Há vários anos que o Bloco tem reivindicado a elaboração de uma lista dos devolutos em Lisboa, como instrumento de fiscalização para a aplicação de uma taxa agravada de IMI, a justa tolerância zero ao desperdício socialmente inaceitável na utilização do território urbano - cada fogo vazio é potencialmente uma casa para alguém ou, pelo menos, um espaço com potencial utilidade social, económica ou cultural. A lista, que veio a ser concluída pelos serviços da Câmara em 2008, permite hoje ter o conhecimento mais preciso sobre a realidade dos devolutos: são cerca de 4600 prédios num universo de 60 mil prédios registados; uma parte importante deles estão totalmente devolutos. É caso para dizer: aqui podia morar muita gente.

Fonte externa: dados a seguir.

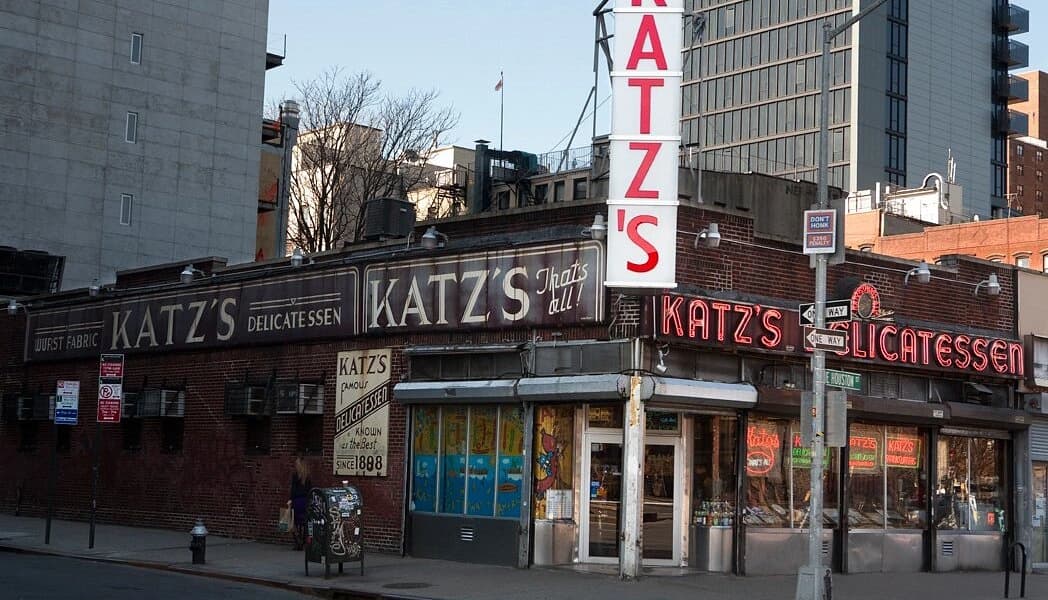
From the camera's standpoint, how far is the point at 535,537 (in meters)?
22.9

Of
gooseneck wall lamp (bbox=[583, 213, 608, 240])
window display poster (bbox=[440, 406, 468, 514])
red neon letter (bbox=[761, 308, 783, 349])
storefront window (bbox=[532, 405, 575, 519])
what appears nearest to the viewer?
gooseneck wall lamp (bbox=[583, 213, 608, 240])

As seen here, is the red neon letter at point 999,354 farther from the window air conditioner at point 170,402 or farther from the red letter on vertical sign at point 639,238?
the window air conditioner at point 170,402

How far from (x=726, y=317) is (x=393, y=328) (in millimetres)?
6826

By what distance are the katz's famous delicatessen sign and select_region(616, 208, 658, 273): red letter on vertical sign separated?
697 mm

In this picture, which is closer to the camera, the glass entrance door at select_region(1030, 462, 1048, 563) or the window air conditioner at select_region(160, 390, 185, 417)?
the glass entrance door at select_region(1030, 462, 1048, 563)

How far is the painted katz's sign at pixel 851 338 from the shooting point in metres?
22.0

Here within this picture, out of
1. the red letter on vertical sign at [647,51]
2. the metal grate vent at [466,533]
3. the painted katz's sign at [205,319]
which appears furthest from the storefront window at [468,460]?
the red letter on vertical sign at [647,51]

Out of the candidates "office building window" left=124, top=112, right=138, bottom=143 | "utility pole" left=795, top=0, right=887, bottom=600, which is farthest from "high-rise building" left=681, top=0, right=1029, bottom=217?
"utility pole" left=795, top=0, right=887, bottom=600

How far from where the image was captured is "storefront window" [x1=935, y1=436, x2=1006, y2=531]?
27234 mm

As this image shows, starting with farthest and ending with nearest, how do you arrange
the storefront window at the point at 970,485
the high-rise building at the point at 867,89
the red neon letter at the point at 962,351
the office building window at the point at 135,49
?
the high-rise building at the point at 867,89
the office building window at the point at 135,49
the storefront window at the point at 970,485
the red neon letter at the point at 962,351

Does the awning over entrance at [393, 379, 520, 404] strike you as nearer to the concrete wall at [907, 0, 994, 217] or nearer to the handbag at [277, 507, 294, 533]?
the handbag at [277, 507, 294, 533]

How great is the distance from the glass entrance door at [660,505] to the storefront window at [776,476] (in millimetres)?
1539

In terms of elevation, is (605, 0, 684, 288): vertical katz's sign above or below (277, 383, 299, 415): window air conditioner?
above

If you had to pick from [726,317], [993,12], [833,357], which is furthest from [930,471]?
[993,12]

Dois anos depois, de acordo com a informação obtida junto da Vereadora das Finanças da CML, a taxa agravada já começou a ser aplicada. Consideramos que este é um avanço importante, apenas realizável pela actualização da lista de devolutos.
Mas ter um fogo vazio pode ser lucrativo, visto que a expectativa de um bom negócio será elemento suficiente para valorização dum imóvel vazio num fundo de investimento imobiliário. É frequente que um imóvel passe por vários proprietários – e que o seu valor seja inflacionado em cada venda – sem que isso signifique uma valorização real: a sua reabilitação; ou a sua utilização. O próprio sistema fiscal continua a favorecer a especulação - um imóvel que seja revendido antes de três anos está isento de IMT

Este é o triste panorama resultante de décadas de políticas de inércia e/ou favorecimento da especulação imobiliária.
O dinheiro que circula no sector visa essencialmente a especulação e não responder às necessidades de uma cidade envelhecida: os empreendimentos existentes estão direccionados para o sector hoteleiro, para a instalação de novos espaços comerciais ou de escritórios e quando se dirige ao mercado habitacional destina-se essencialmente à habitação de luxo. Essa é uma das razões porque é fundamental um programa de investimento público que dê uma nova dinâmica ao sector da reabilitação orientando-o para uma prioridade indiscutível: re-habitar a cidade. Lisboa não pode continuar a reboque da especulação.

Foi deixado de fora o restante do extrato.